Pura Jenggala, Hulu Prajapati di Bali
Nityamewa sukham svarge sukham duhkhamilobhayam. Narake duhkhamevaitam mokse tu paraman sukham. (Sarasamuscaya 362)
Maksudnya:
Di Sorga Loka hanya kegembiraan yang dirasakan. Di dunia yang fana ini suka duka yang dirasakan silih berganti. Di neraka loka penderitaan saja yang dirasakan. Tetapi di Moksha Loka, kebahagiaan yang terluhur yang didapatkan.
Salah satu kompleks Pura Besakih ada yang bernama Pura Jenggala. Pura ini juga disebut oleh umat Pura Hyang Haluh. Pura ini terletak di sebelah kanan Candi Bentar Pura Panataran Agung di seberang jalan atau di sebelah utara jalan atau menurut pengelihatan umum di barat jalan berseberangan dengan Candi Bentar Pura Penataran Agung Besakih.
Mengapa pura ini bernama Pura Jenggala dan Pura Hyang Haluh, saya belum menjumpai sumber penjelasan yang dapat dipertanggungjawabkan. Apa ada hubungannya dengan Kerajaan Jenggala di Jawa Timur, hal tersebut sungguh masih sangat samar sekali.

→ DATA YANG DIBERIKAN:
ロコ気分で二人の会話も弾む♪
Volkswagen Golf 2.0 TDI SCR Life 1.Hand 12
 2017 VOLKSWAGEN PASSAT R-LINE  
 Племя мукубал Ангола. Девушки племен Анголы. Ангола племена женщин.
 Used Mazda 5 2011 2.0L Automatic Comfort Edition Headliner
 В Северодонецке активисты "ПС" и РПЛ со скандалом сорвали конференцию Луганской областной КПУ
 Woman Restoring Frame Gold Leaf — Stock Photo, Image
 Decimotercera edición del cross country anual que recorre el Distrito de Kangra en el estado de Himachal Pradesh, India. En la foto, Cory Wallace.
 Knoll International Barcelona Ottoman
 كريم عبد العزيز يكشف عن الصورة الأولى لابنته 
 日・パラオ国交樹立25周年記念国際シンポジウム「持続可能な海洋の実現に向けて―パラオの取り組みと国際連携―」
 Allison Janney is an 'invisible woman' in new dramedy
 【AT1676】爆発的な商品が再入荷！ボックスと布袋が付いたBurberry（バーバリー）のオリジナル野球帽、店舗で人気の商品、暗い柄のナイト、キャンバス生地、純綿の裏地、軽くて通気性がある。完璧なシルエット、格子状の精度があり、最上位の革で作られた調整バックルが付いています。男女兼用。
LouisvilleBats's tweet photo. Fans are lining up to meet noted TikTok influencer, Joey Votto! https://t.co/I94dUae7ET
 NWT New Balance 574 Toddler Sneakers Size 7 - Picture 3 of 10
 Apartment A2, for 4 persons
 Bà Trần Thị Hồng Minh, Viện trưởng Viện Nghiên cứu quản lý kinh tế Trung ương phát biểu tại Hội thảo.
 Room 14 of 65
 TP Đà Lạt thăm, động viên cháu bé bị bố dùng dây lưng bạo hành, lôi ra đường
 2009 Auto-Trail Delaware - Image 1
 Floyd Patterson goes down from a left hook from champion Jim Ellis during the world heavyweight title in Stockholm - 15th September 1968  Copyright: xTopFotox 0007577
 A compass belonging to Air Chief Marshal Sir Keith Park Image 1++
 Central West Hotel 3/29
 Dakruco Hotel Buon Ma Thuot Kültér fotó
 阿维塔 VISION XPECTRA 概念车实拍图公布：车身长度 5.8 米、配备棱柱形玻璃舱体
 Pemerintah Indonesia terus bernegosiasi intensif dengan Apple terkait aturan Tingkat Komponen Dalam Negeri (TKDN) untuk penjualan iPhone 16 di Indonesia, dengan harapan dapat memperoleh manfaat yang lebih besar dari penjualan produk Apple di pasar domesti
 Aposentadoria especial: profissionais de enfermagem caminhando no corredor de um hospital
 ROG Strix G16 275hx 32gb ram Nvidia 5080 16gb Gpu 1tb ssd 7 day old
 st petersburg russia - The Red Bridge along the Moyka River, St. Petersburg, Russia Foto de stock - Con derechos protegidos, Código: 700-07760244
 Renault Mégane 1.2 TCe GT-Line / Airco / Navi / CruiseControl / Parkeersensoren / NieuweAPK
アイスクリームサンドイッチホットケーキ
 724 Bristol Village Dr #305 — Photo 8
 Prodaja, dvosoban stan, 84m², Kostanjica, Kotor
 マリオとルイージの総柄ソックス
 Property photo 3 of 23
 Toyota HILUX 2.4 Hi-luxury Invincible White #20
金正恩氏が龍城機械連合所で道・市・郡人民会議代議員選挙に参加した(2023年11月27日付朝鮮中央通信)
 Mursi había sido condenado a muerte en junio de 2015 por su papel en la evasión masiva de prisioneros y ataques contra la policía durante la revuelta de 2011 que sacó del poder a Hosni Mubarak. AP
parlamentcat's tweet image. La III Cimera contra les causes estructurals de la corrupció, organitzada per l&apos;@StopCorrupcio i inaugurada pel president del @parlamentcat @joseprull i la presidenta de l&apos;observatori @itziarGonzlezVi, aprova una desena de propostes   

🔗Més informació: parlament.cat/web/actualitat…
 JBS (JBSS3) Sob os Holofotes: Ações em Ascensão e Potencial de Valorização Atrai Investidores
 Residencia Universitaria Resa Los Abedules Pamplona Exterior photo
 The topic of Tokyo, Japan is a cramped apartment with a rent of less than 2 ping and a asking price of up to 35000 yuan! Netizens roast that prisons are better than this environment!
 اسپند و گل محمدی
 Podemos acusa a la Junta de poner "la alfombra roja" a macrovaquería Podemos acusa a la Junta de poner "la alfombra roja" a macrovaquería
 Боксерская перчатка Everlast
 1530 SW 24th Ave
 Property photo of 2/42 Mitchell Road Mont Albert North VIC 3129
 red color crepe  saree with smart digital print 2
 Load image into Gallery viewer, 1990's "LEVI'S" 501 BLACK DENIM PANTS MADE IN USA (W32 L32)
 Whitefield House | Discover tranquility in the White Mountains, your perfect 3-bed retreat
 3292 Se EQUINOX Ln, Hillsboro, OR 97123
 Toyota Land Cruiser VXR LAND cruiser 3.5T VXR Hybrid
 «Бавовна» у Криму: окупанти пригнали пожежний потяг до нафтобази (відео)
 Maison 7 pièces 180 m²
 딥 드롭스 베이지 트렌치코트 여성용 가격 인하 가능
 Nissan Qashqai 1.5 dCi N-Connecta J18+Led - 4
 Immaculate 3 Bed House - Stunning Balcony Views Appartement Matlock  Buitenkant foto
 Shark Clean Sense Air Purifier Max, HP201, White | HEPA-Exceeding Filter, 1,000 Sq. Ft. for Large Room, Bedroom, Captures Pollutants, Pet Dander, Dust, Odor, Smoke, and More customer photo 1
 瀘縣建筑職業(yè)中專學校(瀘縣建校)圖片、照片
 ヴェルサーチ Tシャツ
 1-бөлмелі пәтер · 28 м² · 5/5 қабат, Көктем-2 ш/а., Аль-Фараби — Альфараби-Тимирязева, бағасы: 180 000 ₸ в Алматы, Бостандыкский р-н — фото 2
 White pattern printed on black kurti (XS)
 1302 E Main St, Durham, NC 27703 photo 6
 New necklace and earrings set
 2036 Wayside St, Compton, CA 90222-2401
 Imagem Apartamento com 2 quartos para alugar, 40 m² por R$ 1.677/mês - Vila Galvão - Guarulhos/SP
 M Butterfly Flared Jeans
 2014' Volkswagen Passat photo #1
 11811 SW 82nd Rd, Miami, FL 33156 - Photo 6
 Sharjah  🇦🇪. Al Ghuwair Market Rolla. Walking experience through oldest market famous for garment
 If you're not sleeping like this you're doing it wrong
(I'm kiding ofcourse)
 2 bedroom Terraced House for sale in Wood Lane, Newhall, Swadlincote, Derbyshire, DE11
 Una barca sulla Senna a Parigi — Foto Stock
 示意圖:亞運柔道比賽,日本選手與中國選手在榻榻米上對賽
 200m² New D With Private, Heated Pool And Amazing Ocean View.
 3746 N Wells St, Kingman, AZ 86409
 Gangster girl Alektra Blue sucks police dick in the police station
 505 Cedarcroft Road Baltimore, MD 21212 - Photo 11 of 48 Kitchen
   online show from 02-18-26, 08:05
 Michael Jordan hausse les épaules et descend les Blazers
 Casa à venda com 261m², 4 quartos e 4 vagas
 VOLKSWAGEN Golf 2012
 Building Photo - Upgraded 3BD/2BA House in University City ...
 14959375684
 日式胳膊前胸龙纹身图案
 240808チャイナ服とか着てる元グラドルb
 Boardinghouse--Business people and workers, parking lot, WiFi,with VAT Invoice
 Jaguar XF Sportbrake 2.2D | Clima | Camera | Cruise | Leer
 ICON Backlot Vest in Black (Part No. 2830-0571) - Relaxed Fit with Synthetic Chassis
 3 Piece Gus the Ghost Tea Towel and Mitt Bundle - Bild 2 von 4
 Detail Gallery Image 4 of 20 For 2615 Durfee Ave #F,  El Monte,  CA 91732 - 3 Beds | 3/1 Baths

→ TUGAS WAJIB:
**A)** Dari teks tentang Pura Jenggala, tuliskan semua nama alam yang memakai kata "Loka".
**B)** Teruskan teks tentang Pura Jenggala mulai dari sesudah kalimat terakhirnya.
Daftar ini sama sekali tidak dipakai untuk mengerjakan tugas.

→ JAWABAN:
**A)** Sorga Loka, neraka loka, Moksha Loka

**B)**
Namun dari kata Hyang Haluh kemungkinan lain nama dari sebutan Ida Ratu Ayu. Kata Hyang artinya yang suci. Kata Haluh mungkin berasal dari kata Galuh yang menunjukkan identitas wanita cantik atau ayu.
Dengan demikian Hyang Haluh itu identik atau juga lain nama dari Ida Ratu Ayu. Pelinggih utama di Pura Jenggala atau Hyang Haluh ini adalah sebuah Gedong beratap ijuk sebagai tempat pemujaan Ida Ratu Ayu. Ida Ratu Ayu ini adalah salah satu manifestasi Siwa Durgha sebagai penguasa Setra.
Di setra desa pakraman umumnya disebut Sedahan Setra ada juga yang menyebut Siwa Bairawa. Pura Jenggala ini oleh Desa Pakraman Besakih difungsikan sebagai Pura Prajapati. Saat ada orang ngaben di pura inilah dilangsungkan upacara ngendagin atau ngebug tanah untuk membangunkan roh orang yang akan diaben. Caranya dengan memukul tanah tiga kali, tentunya dengan suatu ritual tertentu.
Upacara ini ada juga yang dipimpin oleh Pandita Dwijati. Memukul tiga kali ini adalah suatu simbol kebaikan atau kesucian. Tiga kali itu simbol tujuan prosesi upacara Pitra Yadnya untuk mengantarkan Atman yang meninggal dari Bhur Loka dan terus diharapkan mencapai Swah Loka. Dalam Lontar Gayatri dilukiskan bahwa saat orang itu meninggal Atman atau rohnya disebut Preta. Setelah diupacarai ngaben melalui Ngaskara maka rohnya disebut Pitara. Selanjutnya dengan upacara Atman Wedana seperti upacara Nyekah, Memukur atau Maligia maka Sang Hyang Atma sebutannya meningkat menjadi Dewa Pitara.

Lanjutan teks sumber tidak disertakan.